Data excerpts
>>>>

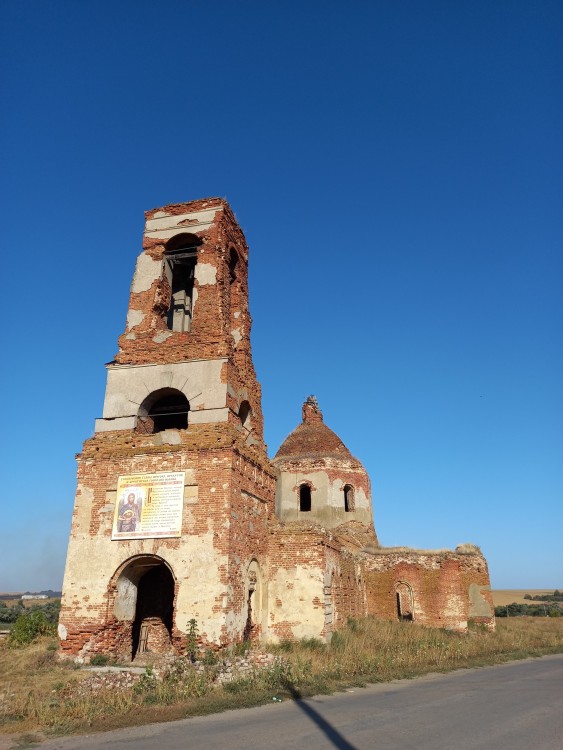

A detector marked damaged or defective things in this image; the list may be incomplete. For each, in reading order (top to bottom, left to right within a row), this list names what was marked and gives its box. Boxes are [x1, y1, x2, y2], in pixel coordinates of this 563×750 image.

cracked facade [57, 200, 494, 664]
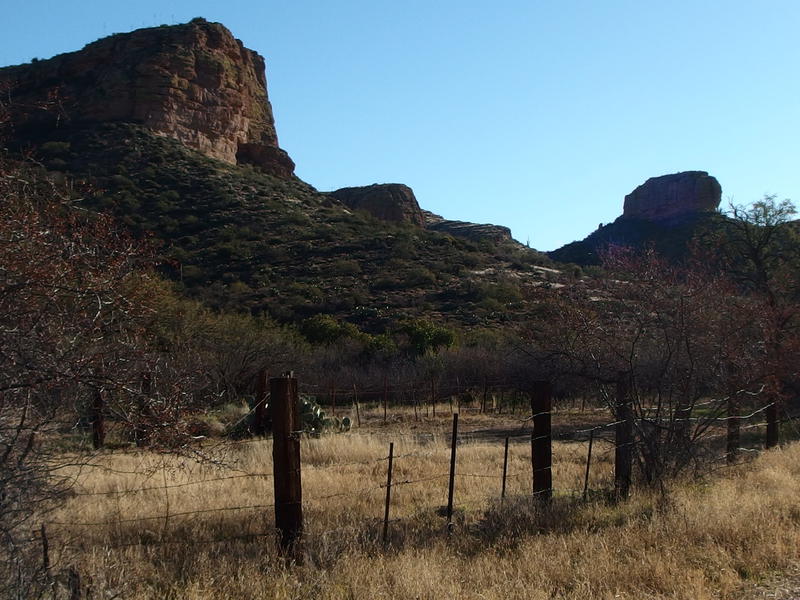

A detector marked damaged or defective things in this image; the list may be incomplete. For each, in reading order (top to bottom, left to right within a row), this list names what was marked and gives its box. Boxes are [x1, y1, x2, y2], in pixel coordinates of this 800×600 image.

rusted steel post [272, 372, 304, 560]
rusted steel post [528, 380, 552, 502]
rusted steel post [616, 380, 636, 502]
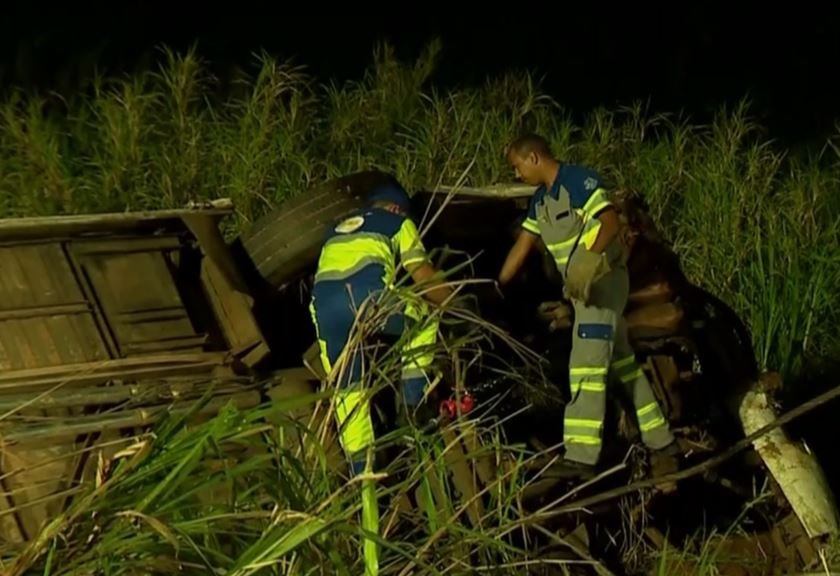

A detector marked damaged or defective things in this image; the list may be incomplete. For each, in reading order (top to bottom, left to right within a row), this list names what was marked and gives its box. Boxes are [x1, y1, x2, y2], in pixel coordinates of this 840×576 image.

overturned bus [0, 169, 836, 568]
wrecked vehicle body [0, 172, 836, 572]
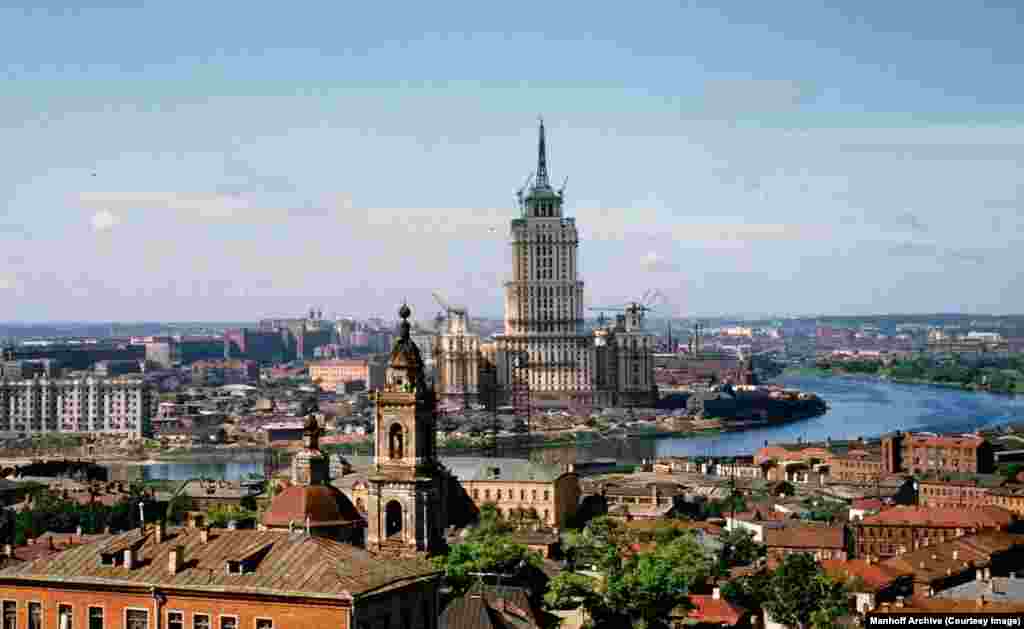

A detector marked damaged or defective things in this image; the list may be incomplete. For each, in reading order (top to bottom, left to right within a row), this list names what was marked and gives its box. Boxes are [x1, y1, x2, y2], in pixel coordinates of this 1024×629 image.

rusty metal roof [0, 528, 436, 602]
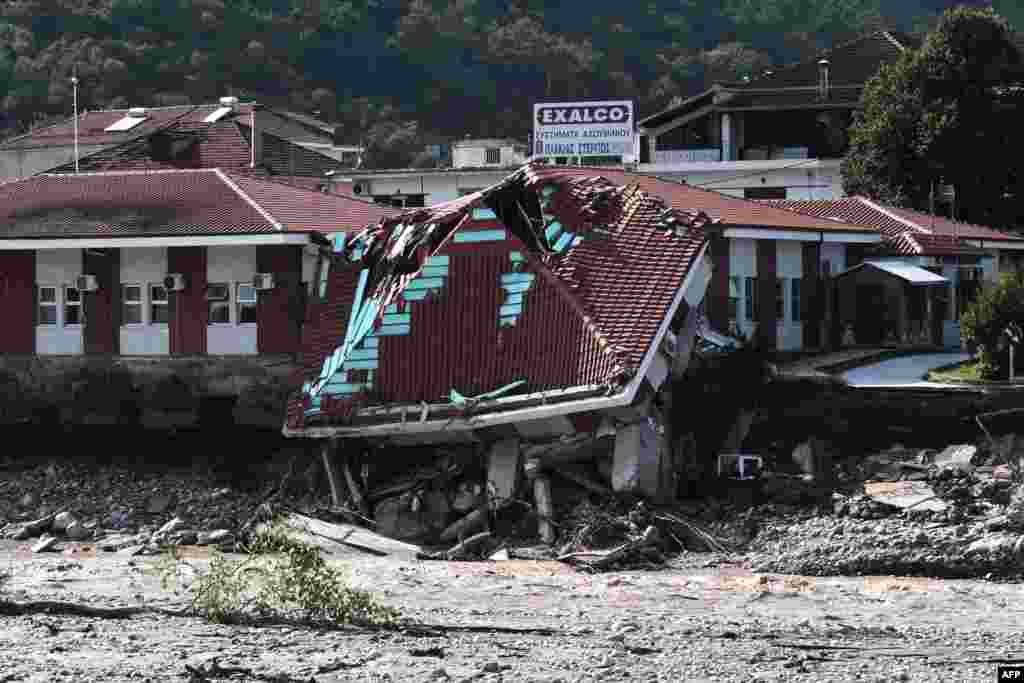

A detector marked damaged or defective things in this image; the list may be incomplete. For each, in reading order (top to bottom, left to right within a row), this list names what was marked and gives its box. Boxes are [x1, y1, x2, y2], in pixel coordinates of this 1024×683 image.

torn metal roofing [286, 162, 720, 436]
broken concrete slab [860, 481, 946, 511]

<<<<

- WHAT YOU NEED TO DO -
Exactly as written above, print every line of the data but not its pictures.

- OUTPUT OF THE TASK -
A detector marked damaged or defective things in this image; the list may be incomplete. For each, in reading order (top to bottom, left to right within a row), this list names what was marked and gives its box. Boxes are [x1, y1, x2, y2], in pixel coordinates of this 563×750 image.

cracked facade [57, 200, 494, 664]

A detector marked damaged or defective things in this image; the list may be incomplete. For each, in reading order (top to bottom, left to right within a row), this list names what was marked and gives its box. Boxes are [x1, y1, x2, y2], in pixel coordinates of this 800×600 image.

rusted steel post [272, 372, 304, 560]
rusted steel post [528, 380, 552, 502]
rusted steel post [616, 380, 636, 502]

A detector marked damaged or defective things in this image; the list may be incomplete. For each, in reading order (top to bottom, left to right within a row), this list names what was marked and gives its box. Boxes are [x1, y1, x2, y2], in pixel coordinates of this 840×576 image.

overturned bus [0, 169, 836, 568]
wrecked vehicle body [0, 172, 836, 572]

A detector marked damaged or defective things in this image; the list may be incomplete. For each, in reading order (top to bottom, left to right within a row), this list names what was marked and gives its box. Boxes are [x1, y1, x2, y2], in pixel coordinates of this 1024×629 image.

rusty metal roof [0, 528, 436, 602]

A detector marked damaged or defective things in this image; the list may be incomplete. For each, in reading order (top to bottom, left to right within a row), this list names what was marked and gives its box. Boxes are [x1, y1, x2, y2], in pixel coordinates of this 1024×683 image.

torn metal roofing [286, 162, 720, 436]
broken concrete slab [860, 481, 946, 511]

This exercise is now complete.